SELECTED PASSAGE -
◇ ◇ ◇ ◇
CIO (US) interviewed Bossidy, the former chairman and CEO of Honeywell International, for insights into how IT changes corporate competitiveness and how CIOs can make use of the business model

CIO Magazine: Your book paints a picture of an ever-more competitive global marketplace. What is IT's role in that?

Larry Bossidy: The reason for what's happened [with global competitiveness] is the explosion of telecommunications and the Internet. The problem is that the more you have a global environment, the more data you have - and the more data you have, the harder it is to figure out what's important. You need a systems capability to be able to process that information.

CIO:From your perspective as a former CEO, what kinds of IT systems are most useful?

Bossidy:One of the ways to improve internal operations is to capture data - for instance, in the Six Sigma method. More broadly, companies without an advantage of some information systems data will fall behind those that do. If you take a look at company cultures that are progressive, they embrace data and [data-gathering] systems.

I'm not a whacko about being out in front on IT systems. You don't need the latest thing, because that can be very expensive, but you need contemporary systems. Contemporary means capable of meeting your information needs and consistently providing direction in a way that's up to speed [with competitors].

IT systems have to be an inherent part of strategy. They're sometimes done on an ad-hoc basis. For instance, we've got too many knowledge management systems being offered without a proper assessment of need. From what I've seen, knowledge management systems can make a major impact, but too often they're installed without a sense of how they're going to be used.

CIO:How can CIOs contribute to a good business model?

Bossidy:What I would do if I were the CIO is focus on external and internal realities [which are two components of the business model].

External realities include the industry you're in, who's doing well in it, and regulations that affect it. A CIO has to get more involved in the assessment of competition. There are cases out there where a competitor's supply chain or just a superior system is a competitive advantage. For instance, with Wal-Mart, its supply chain is not talked about very much as its source of competitive advantage. But CIOs recognize that importance [of the supply chain].

Then a CIO should devote more time to what the company's [IT] systems need to be - that's the internal realities piece. For instance, SAP has been popular in many companies, and rightly so, but what's the next system that you need? It's been proven that if you lag, you're going to pay the price.

CIO:What's your view of the trend toward outsourced jobs?

Bossidy:I know it's controversial, but it's here to stay. A lot of jobs that were previously done in the United States simply aren't competitive any more. [Outsourcing] is part of the increased global competitiveness. Sending jobs to India: You can only do that if you have [IT] systems in place. Outsourcing increases the need for systems.

But there's not a clear trend [with outsourcing]. You look at JP Morgan Chase (I'm on the board, by the way). They outsourced most of their IT to IBM. IBM did a good job with it. But when the merger with Bank One occurred [last January], the Bank One CIO [Austin Adams, who became the CIO for the merged entity] felt it was a competitive advantage to have IT in-house, especially for a huge consumer franchise. Outsourcing made sense for a commercial bank, but keeping the jobs in-house makes sense for a consumer bank.
◇ ◇ ◇ ◇
[Data listing]
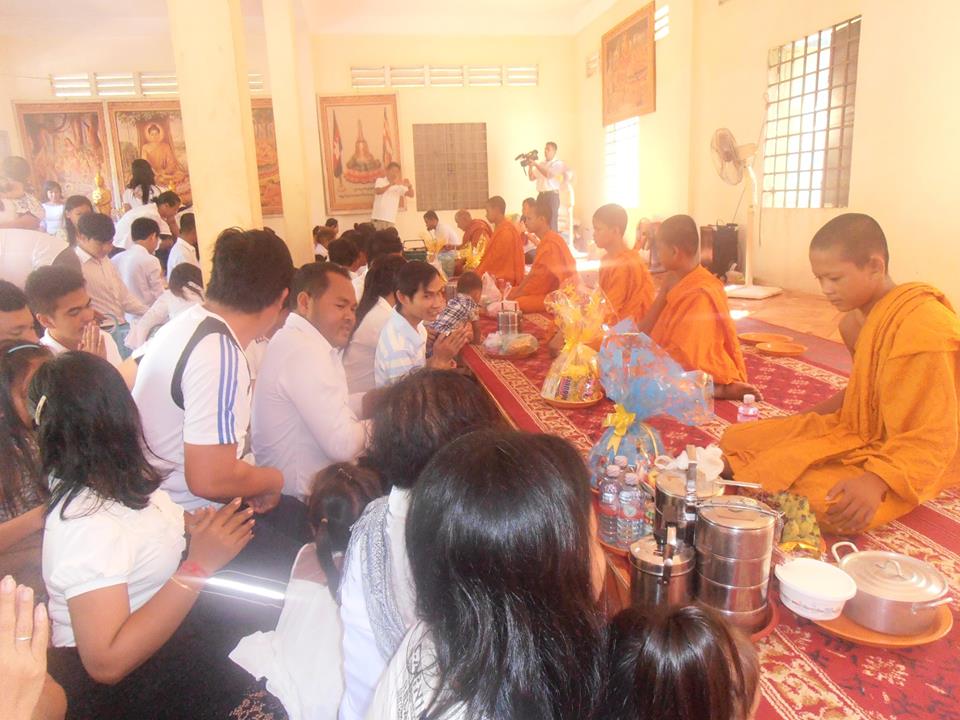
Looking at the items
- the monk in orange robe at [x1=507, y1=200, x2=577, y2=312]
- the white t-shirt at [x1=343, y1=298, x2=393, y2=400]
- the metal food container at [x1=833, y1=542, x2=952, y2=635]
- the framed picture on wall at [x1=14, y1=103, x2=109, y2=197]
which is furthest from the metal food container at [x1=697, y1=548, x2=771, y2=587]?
the framed picture on wall at [x1=14, y1=103, x2=109, y2=197]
◇ ◇ ◇ ◇
TASKS FOR THIS EXERCISE -
a – Output the passage from the Bossidy interview, starting at "IT systems have" and ending at "to be used.".
b – Answer these questions using the Bossidy interview:
(i) What method is given as an example of capturing data to improve internal operations?
(ii) Which two components of the business model does Bossidy say he would focus on if he were the CIO?
(iii) To which company did JP Morgan Chase outsource most of its IT?

ANSWERS TO EACH TASK -
a –
IT systems have to be an inherent part of strategy. They're sometimes done on an ad-hoc basis. For instance, we've got too many knowledge management systems being offered without a proper assessment of need. From what I've seen, knowledge management systems can make a major impact, but too often they're installed without a sense of how they're going to be used.

b –
(i) The Six Sigma method.
(ii) External realities and internal realities.
(iii) IBM.